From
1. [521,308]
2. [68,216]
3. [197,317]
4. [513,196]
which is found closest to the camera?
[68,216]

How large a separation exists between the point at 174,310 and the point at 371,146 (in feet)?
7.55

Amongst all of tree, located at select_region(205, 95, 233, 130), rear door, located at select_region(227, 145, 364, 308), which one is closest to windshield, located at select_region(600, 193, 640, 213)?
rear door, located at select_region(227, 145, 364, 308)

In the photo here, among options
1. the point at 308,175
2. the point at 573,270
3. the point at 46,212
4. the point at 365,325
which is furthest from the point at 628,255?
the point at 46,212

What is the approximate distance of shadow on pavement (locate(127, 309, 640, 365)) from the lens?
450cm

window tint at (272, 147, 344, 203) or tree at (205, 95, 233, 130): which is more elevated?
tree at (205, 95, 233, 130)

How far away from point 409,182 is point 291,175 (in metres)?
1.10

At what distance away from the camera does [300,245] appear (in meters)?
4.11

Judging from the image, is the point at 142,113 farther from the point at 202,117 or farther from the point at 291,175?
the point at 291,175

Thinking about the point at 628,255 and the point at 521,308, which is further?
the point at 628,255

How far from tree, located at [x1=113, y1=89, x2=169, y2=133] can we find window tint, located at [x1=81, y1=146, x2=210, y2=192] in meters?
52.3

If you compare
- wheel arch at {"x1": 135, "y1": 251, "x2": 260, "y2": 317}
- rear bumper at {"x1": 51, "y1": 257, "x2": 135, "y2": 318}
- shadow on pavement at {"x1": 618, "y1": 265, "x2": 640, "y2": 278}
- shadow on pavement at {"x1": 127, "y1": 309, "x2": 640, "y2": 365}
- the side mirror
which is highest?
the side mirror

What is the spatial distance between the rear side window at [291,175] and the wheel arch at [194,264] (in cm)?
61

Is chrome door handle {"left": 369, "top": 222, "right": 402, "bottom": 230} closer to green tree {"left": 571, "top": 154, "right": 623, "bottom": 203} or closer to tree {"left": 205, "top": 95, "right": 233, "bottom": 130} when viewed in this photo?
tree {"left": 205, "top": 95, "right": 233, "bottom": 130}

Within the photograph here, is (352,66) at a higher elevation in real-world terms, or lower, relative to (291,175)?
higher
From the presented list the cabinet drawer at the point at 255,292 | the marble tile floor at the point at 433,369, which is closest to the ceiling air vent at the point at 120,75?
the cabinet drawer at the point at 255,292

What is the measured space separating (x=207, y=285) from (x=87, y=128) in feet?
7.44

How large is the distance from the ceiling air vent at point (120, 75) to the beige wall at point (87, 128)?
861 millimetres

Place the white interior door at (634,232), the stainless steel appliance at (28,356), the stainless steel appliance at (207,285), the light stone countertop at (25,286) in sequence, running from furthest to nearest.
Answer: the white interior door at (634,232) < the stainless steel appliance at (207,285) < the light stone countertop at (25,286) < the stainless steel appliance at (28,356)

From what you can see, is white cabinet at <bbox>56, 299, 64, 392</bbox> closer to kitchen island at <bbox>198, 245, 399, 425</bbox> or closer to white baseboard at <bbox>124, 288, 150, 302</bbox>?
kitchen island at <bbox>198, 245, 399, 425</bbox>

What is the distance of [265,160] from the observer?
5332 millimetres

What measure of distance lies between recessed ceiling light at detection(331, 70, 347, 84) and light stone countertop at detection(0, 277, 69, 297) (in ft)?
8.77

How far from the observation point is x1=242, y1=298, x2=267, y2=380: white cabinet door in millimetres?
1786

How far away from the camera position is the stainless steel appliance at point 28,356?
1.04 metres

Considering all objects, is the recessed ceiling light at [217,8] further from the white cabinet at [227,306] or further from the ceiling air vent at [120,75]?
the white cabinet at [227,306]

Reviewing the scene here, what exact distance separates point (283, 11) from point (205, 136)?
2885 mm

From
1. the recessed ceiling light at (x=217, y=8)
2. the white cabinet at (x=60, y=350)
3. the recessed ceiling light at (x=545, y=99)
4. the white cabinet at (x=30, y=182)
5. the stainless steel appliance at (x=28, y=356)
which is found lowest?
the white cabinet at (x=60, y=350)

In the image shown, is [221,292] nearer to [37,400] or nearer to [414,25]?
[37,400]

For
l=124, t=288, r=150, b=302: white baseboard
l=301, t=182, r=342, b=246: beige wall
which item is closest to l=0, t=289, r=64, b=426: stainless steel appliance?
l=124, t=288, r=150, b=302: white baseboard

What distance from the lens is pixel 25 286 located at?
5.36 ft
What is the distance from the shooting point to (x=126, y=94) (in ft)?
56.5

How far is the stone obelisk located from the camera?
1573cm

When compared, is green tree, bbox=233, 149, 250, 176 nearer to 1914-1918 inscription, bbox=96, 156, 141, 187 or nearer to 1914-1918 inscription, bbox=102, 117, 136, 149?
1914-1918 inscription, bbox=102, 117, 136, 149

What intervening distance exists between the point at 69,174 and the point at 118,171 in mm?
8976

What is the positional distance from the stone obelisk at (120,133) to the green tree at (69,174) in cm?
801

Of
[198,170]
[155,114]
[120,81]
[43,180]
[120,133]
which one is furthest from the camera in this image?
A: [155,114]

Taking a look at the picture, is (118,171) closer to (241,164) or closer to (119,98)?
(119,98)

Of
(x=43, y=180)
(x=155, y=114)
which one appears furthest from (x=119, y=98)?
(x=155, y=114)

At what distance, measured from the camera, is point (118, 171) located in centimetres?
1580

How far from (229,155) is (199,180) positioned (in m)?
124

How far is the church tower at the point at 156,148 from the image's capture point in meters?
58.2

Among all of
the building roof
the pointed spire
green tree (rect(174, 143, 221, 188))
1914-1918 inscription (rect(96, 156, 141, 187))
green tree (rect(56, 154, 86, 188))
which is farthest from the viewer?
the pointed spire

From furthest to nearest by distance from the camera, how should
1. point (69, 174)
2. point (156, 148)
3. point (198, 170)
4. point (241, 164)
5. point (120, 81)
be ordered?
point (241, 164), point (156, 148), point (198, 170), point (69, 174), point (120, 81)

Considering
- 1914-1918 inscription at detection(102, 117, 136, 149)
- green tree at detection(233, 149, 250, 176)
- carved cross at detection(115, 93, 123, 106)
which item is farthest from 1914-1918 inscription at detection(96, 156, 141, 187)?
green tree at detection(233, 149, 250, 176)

======

■ STATED GOAL ■
Copy out all of the records again, swapping every "pavement" for "asphalt" and leaving everything else unchanged.

■ WRITTEN RESPONSE ■
From
1. [521,308]
2. [68,216]
3. [197,317]
4. [513,196]
which is found closest to the camera?
[68,216]

How large a separation exists between the point at 174,310 and the point at 371,146 (in feet)?
7.55

Amongst all of tree, located at select_region(205, 95, 233, 130), rear door, located at select_region(227, 145, 364, 308), which one is closest to windshield, located at select_region(600, 193, 640, 213)?
rear door, located at select_region(227, 145, 364, 308)

In the photo here, among options
1. the point at 308,175
2. the point at 573,270
3. the point at 46,212
4. the point at 365,325
which is furthest from the point at 628,255?
the point at 46,212

What is the approximate distance of shadow on asphalt (locate(127, 309, 640, 365)) from the lens?
450cm

window tint at (272, 147, 344, 203) or tree at (205, 95, 233, 130): which is more elevated?
tree at (205, 95, 233, 130)

How far away from point 409,182 is point 291,175 (in metres)?
1.10

At what distance away from the camera does [300,245] appear (in meters)?
4.11

Judging from the image, is the point at 142,113 farther from the point at 202,117 or farther from the point at 291,175?
the point at 291,175

Thinking about the point at 628,255 and the point at 521,308, which is further?
the point at 628,255

How far from tree, located at [x1=113, y1=89, x2=169, y2=133] can we find window tint, located at [x1=81, y1=146, x2=210, y2=192] in meters?
52.3

If you compare
- wheel arch at {"x1": 135, "y1": 251, "x2": 260, "y2": 317}
- rear bumper at {"x1": 51, "y1": 257, "x2": 135, "y2": 318}
- shadow on asphalt at {"x1": 618, "y1": 265, "x2": 640, "y2": 278}
- shadow on asphalt at {"x1": 127, "y1": 309, "x2": 640, "y2": 365}
- the side mirror
which is highest?
the side mirror

What is the spatial distance between the rear side window at [291,175] and the wheel arch at [194,264] (in cm)?
61

Is chrome door handle {"left": 369, "top": 222, "right": 402, "bottom": 230} closer to green tree {"left": 571, "top": 154, "right": 623, "bottom": 203} or closer to tree {"left": 205, "top": 95, "right": 233, "bottom": 130} when viewed in this photo?
tree {"left": 205, "top": 95, "right": 233, "bottom": 130}

Within the photograph here, is (352,66) at a higher elevation in real-world terms, or lower, relative to (291,175)?
higher
From the presented list the cabinet drawer at the point at 255,292 | the marble tile floor at the point at 433,369, which is closest to the ceiling air vent at the point at 120,75?
the cabinet drawer at the point at 255,292

What is the measured space separating (x=207, y=285) from (x=87, y=128) in feet?
7.44

How large is the distance from the ceiling air vent at point (120, 75) to the beige wall at point (87, 128)?
861 millimetres

Place the white interior door at (634,232), the stainless steel appliance at (28,356), the stainless steel appliance at (207,285), the light stone countertop at (25,286) in sequence, running from furthest to nearest.
Answer: the white interior door at (634,232) < the stainless steel appliance at (207,285) < the light stone countertop at (25,286) < the stainless steel appliance at (28,356)

From what you can see, is white cabinet at <bbox>56, 299, 64, 392</bbox> closer to kitchen island at <bbox>198, 245, 399, 425</bbox> or closer to white baseboard at <bbox>124, 288, 150, 302</bbox>?
kitchen island at <bbox>198, 245, 399, 425</bbox>

What is the distance of [265,160] from the observer?
5332 millimetres

What measure of distance lies between recessed ceiling light at detection(331, 70, 347, 84) and light stone countertop at detection(0, 277, 69, 297) (in ft)?
8.77

How far from the observation point is x1=242, y1=298, x2=267, y2=380: white cabinet door in millimetres?
1786

How far away from the camera position is the stainless steel appliance at point 28,356?
1.04 metres

Considering all objects, is the recessed ceiling light at [217,8] further from the white cabinet at [227,306] or further from the ceiling air vent at [120,75]?
the white cabinet at [227,306]

Reviewing the scene here, what exact distance separates point (283, 11) from point (205, 136)?
2885 mm

From
1. the recessed ceiling light at (x=217, y=8)
2. the white cabinet at (x=60, y=350)
3. the recessed ceiling light at (x=545, y=99)
4. the white cabinet at (x=30, y=182)
5. the stainless steel appliance at (x=28, y=356)
which is found lowest?
the white cabinet at (x=60, y=350)

In the image shown, is [221,292] nearer to [37,400] or nearer to [414,25]?
[37,400]

For
l=124, t=288, r=150, b=302: white baseboard
l=301, t=182, r=342, b=246: beige wall
which item is closest to l=0, t=289, r=64, b=426: stainless steel appliance?
l=124, t=288, r=150, b=302: white baseboard

What distance from the lens is pixel 25 286 located at?
5.36 ft
What is the distance from the shooting point to (x=126, y=94) (in ft)?
56.5

How far is the stone obelisk located from the camera?
1573cm

When compared, is green tree, bbox=233, 149, 250, 176 nearer to 1914-1918 inscription, bbox=96, 156, 141, 187 or nearer to 1914-1918 inscription, bbox=102, 117, 136, 149?
1914-1918 inscription, bbox=102, 117, 136, 149

What intervening distance exists between the point at 69,174 and the point at 118,171 in mm?
8976

What is the positional distance from the stone obelisk at (120,133) to the green tree at (69,174) in cm?
801

Of
[198,170]
[155,114]
[120,81]
[43,180]
[120,133]
which one is furthest from the camera in this image?
A: [155,114]

Taking a look at the picture, is (118,171) closer to (241,164) or closer to (119,98)?
(119,98)

Of
(x=43, y=180)
(x=155, y=114)
which one appears furthest from (x=119, y=98)?
(x=155, y=114)

At what distance, measured from the camera, is point (118, 171) located in centimetres?
1580

How far from (229,155) is (199,180) positioned (in m)?
124

How far is the church tower at the point at 156,148 from the image's capture point in meters?
58.2

Among all of
the building roof
the pointed spire
green tree (rect(174, 143, 221, 188))
1914-1918 inscription (rect(96, 156, 141, 187))
green tree (rect(56, 154, 86, 188))
which is farthest from the viewer?
the pointed spire

From furthest to nearest by distance from the camera, how should
1. point (69, 174)
2. point (156, 148)
3. point (198, 170)
4. point (241, 164)
5. point (120, 81)
be ordered?
point (241, 164), point (156, 148), point (198, 170), point (69, 174), point (120, 81)

Considering
- 1914-1918 inscription at detection(102, 117, 136, 149)
- green tree at detection(233, 149, 250, 176)
- carved cross at detection(115, 93, 123, 106)
which item is farthest from 1914-1918 inscription at detection(96, 156, 141, 187)?
green tree at detection(233, 149, 250, 176)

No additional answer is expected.